The Manufacturing of Leather, Wood and Paper in the Medieval Islamic World
Keywords: Medieval Islamic World, Leather Manufacturing, Wood Manufacturing, Paper Manufacturing
From earliest times, leather has constituted an important raw material employed in the making of wearing apparel, vessels for foodstuffs and beverages and shelters. Leatherworking in Yemen and at Taif in the Hejaz region attained a high level of development in the medieval Islamic world. Leather produced here was exported to Iraq, Khorasan, Kirman, Maveraünnehr, Khwarezm and Hejer and, subsequently, dispatched by leather merchants in these places to other parts of the world. Regions noted for their excellence in leatherworking were North and Central Africa, Syria, Iran and Maveraünnehr-the last mentioned place the locus of a dense settlement of Turks. In the thirteenth to fourteenth centuries, Saray Berke the capital of the Golden Horde achieved importance in the production of leather. Under the Seljuks, Diyarbakır and Kastamonu were leading centers of leather manufacturing. Leather manufacturing in Anatolia, which declined during the occupation by the Mongols of Asia Minor, revived in the Ottoman period and laid a foundation for the development of European leather manufacturing.
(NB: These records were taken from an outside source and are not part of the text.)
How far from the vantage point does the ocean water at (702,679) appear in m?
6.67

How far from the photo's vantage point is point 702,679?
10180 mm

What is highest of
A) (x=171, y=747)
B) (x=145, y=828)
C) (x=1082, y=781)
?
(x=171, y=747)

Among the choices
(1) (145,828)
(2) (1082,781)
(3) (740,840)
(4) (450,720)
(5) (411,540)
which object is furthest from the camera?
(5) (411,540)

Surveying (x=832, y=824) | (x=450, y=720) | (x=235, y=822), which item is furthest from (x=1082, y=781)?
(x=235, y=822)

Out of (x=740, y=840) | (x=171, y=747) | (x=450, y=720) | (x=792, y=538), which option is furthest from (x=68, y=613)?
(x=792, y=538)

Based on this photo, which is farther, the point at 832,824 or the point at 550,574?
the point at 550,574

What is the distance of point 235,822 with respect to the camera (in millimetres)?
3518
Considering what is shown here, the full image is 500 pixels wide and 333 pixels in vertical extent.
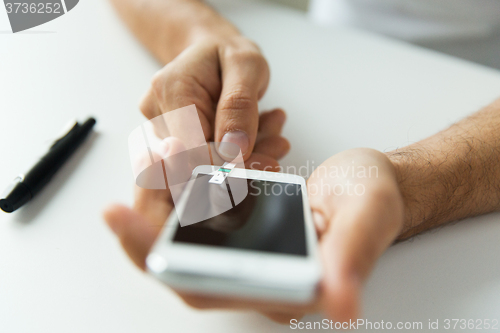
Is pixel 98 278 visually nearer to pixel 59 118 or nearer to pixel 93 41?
pixel 59 118

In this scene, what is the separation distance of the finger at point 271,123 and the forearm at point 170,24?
7.0 inches

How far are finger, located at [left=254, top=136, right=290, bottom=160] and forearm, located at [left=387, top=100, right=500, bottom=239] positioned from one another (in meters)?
0.15

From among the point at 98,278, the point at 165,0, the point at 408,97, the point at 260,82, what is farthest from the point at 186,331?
the point at 165,0

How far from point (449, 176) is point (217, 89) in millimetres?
344

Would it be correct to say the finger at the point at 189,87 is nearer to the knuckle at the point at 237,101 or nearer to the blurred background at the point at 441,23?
the knuckle at the point at 237,101

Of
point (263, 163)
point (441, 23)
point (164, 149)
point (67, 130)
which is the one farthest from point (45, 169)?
point (441, 23)

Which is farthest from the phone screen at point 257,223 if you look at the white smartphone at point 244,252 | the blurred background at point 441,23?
the blurred background at point 441,23
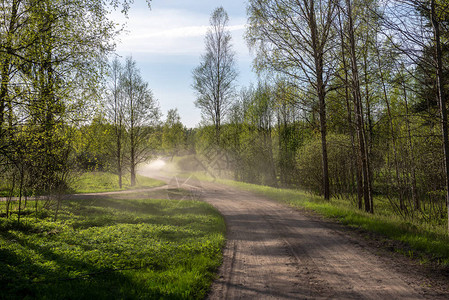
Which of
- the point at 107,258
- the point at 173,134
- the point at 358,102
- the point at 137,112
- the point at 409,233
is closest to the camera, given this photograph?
the point at 107,258

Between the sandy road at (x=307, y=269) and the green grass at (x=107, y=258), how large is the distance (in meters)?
0.58

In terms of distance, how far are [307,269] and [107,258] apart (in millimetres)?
4524

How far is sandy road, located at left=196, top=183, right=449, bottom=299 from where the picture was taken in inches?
172

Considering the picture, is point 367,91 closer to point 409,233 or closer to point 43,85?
point 409,233

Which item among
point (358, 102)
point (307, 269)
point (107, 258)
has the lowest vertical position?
point (307, 269)

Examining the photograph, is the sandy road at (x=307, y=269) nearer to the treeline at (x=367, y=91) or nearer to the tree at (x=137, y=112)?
the treeline at (x=367, y=91)

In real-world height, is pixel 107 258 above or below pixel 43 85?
below

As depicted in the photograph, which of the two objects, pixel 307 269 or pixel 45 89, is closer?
pixel 307 269

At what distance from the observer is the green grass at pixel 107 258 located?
454 cm

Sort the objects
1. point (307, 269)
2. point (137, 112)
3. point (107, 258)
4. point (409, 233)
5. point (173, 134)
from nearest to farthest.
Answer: point (307, 269) → point (107, 258) → point (409, 233) → point (137, 112) → point (173, 134)

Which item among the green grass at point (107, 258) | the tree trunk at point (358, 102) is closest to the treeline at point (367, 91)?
the tree trunk at point (358, 102)

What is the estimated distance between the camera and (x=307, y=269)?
17.9 ft

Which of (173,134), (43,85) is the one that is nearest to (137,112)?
(43,85)

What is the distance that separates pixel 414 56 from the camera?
21.9 feet
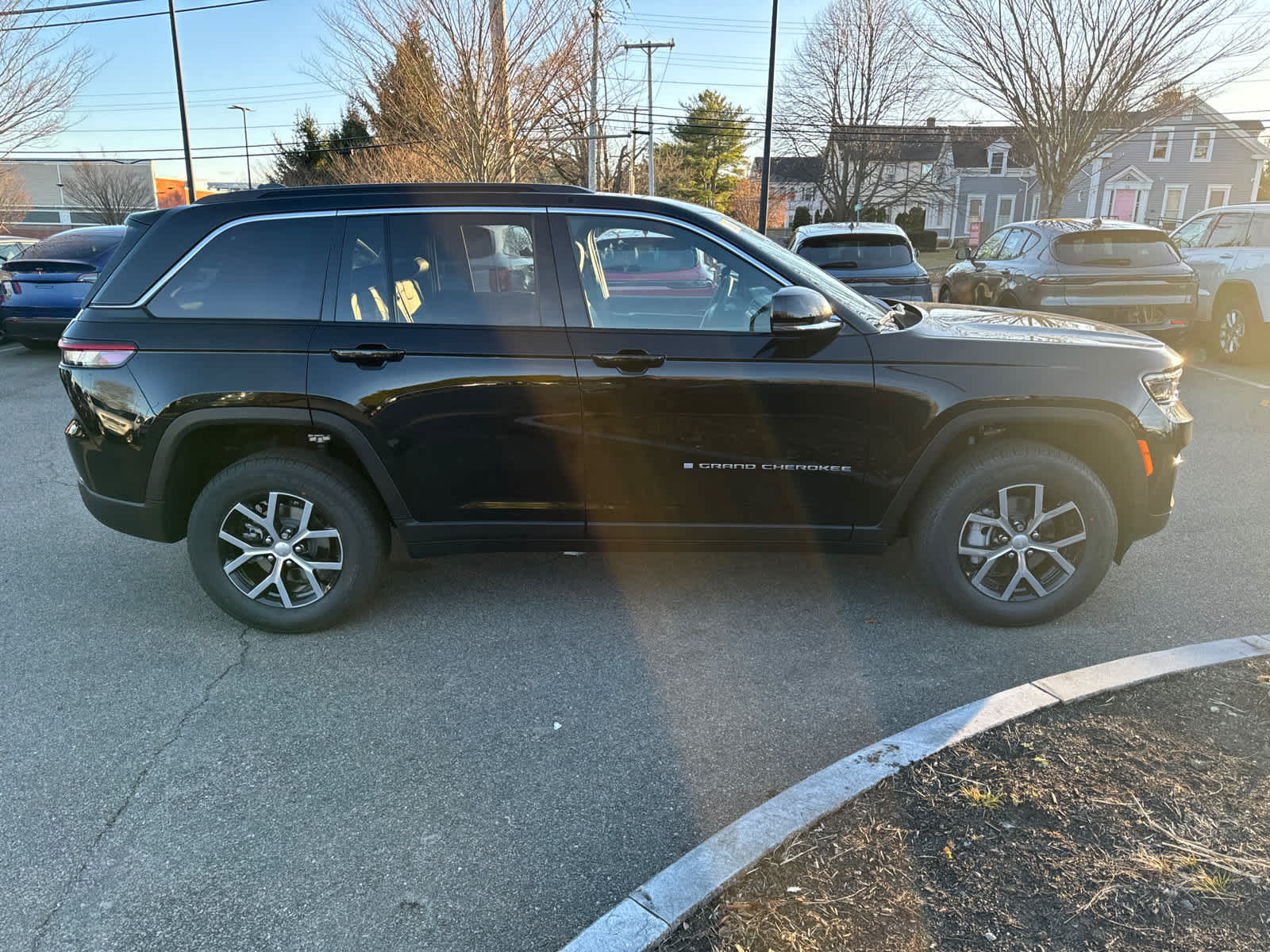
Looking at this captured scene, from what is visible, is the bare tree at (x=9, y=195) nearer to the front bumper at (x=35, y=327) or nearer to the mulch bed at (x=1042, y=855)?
the front bumper at (x=35, y=327)

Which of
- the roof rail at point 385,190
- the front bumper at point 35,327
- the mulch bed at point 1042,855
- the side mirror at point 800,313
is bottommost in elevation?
the mulch bed at point 1042,855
One of the chief uses to which leather was put was bookbinding and because Muslims regarded books as sacred it reached the pinnacle of development in all Islamic states. Turning now to the manufacture of wood products, it should be noted that the wood which was utilized for numerous purposes-from furniture to war machines-was supplied through importation from lands rich in forestry resources. For forested regions being were scant in the Islamic world while those of Egypt, North Africa and Algeria had been destroyed by earlier civilizations. In the medieval era, the use of wood for household furnishings and in shipbuilding exhibited advances particularly in settlements along the shores of the Mediterranean. Finally, concerning the manufacture of paper, Muslims were introduced to paper subsequent to the Battle of Talas in 751 A.D., and its production spread throughout the Islamic World in the ninth and tenth centuries. Invented by the Chinese, the manual production of paper was refined and developed by the Arabs and Turks for some one thousand years before it was introduced to Europe in the thirteenth century, where its manufacture was at once converted to mechanized production.